▶ SUPPLIED MATERIAL:
— BEGIN —

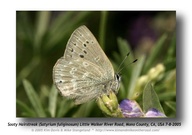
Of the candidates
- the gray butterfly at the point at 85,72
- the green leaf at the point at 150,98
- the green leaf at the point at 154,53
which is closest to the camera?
the green leaf at the point at 150,98

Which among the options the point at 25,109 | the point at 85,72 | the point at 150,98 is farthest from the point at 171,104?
the point at 25,109

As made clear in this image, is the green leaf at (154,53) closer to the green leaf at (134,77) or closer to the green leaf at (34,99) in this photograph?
the green leaf at (134,77)

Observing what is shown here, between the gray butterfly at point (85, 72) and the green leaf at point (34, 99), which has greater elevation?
the gray butterfly at point (85, 72)

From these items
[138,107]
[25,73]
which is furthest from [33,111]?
[138,107]

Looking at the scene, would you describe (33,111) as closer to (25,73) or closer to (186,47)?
(25,73)

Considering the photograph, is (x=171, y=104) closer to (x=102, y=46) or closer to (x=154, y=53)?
(x=154, y=53)
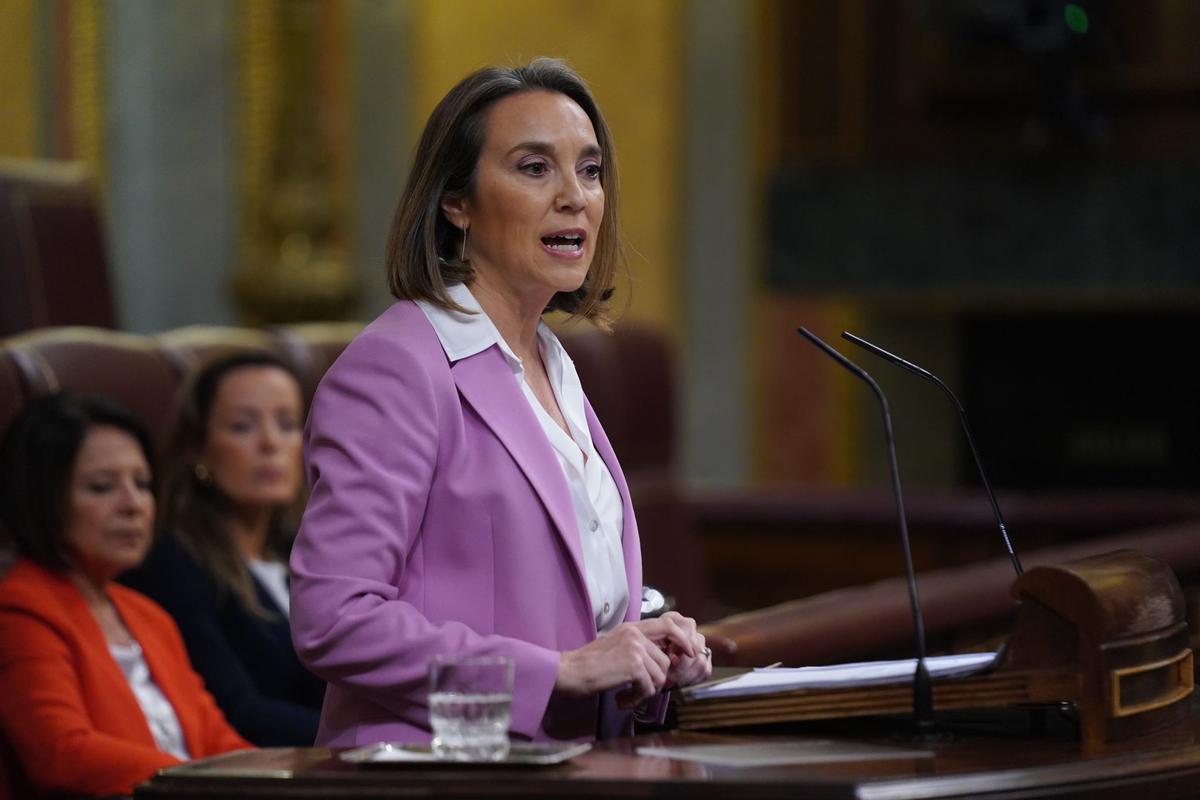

— END —

▶ WHAT THE TASK REQUIRES:
Count the lines of the material above that contain the string "leaf", treating uppercase and lowercase as different, and reply with only that number.

▶ COMPLETED EXERCISE:
6